**Instructions for the task**:
What follows is a listing; restate every line of it word for word.

Entries taken from a collection
▬▬▬▬▬▬▬▬▬▬

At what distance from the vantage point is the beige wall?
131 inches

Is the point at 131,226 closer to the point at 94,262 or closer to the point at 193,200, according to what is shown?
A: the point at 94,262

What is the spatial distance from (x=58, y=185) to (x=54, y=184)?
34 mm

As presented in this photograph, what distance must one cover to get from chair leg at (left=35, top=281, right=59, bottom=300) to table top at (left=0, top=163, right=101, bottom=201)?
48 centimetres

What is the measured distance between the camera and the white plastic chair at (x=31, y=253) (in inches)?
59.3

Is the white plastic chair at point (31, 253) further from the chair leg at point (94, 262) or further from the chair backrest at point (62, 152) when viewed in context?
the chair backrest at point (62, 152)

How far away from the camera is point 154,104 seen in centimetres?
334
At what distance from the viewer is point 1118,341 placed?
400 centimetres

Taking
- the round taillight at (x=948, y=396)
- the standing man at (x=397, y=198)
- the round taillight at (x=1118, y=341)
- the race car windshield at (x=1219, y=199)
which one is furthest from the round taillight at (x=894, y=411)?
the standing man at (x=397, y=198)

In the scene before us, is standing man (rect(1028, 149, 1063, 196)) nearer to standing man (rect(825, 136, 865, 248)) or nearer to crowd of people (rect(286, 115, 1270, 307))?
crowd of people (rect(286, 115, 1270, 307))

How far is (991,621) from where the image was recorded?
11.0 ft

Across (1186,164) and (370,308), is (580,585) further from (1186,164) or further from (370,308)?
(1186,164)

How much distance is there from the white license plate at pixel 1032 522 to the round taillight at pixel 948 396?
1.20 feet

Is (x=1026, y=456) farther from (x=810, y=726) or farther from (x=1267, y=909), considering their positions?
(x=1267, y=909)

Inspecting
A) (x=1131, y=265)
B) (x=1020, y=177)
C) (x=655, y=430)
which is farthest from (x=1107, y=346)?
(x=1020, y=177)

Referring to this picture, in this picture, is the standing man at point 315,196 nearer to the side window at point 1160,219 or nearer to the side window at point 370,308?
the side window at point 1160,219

▬▬▬▬▬▬▬▬▬▬

**Complete answer**:
At what distance from the vantage point is the beige wall?
131 inches

Is the point at 131,226 closer to the point at 94,262 or closer to the point at 193,200, according to what is shown?
A: the point at 94,262

What is the spatial distance from (x=58, y=185) to (x=54, y=184)?
34 mm

As presented in this photograph, what distance must one cover to get from chair leg at (left=35, top=281, right=59, bottom=300) to table top at (left=0, top=163, right=101, bottom=201)?
48 centimetres

What is the measured distance between the camera and the white plastic chair at (x=31, y=253) (in inches)?
59.3

Is the white plastic chair at point (31, 253) further from the chair leg at point (94, 262) or further from the chair backrest at point (62, 152) when viewed in context?
the chair backrest at point (62, 152)

How far away from the camera is point 154,104 seen in centimetres?
334
At what distance from the viewer is point 1118,341 placed?
400 centimetres

Taking
- the round taillight at (x=948, y=396)
- the standing man at (x=397, y=198)
- the round taillight at (x=1118, y=341)
- the race car windshield at (x=1219, y=199)
which one is furthest from the round taillight at (x=894, y=411)?
the standing man at (x=397, y=198)

In the scene before us, is standing man (rect(1028, 149, 1063, 196)) nearer to standing man (rect(825, 136, 865, 248)) or nearer to crowd of people (rect(286, 115, 1270, 307))?
crowd of people (rect(286, 115, 1270, 307))

How far is (991,621) from where the image was recorded?
11.0 ft

Across (1186,164) and (370,308), is (580,585) further from (1186,164) or further from (370,308)?
(1186,164)

How much distance is there from the white license plate at pixel 1032 522 to the round taillight at pixel 948 396?
1.20 feet

Is (x=1026, y=456) farther from (x=810, y=726) or farther from (x=1267, y=909), considering their positions?
(x=1267, y=909)

Inspecting
A) (x=1131, y=265)
B) (x=1020, y=177)
C) (x=655, y=430)
which is farthest from (x=1107, y=346)?
(x=1020, y=177)

Referring to this picture, in this picture, is the standing man at point 315,196 nearer to the side window at point 1160,219 or nearer to the side window at point 370,308?
the side window at point 1160,219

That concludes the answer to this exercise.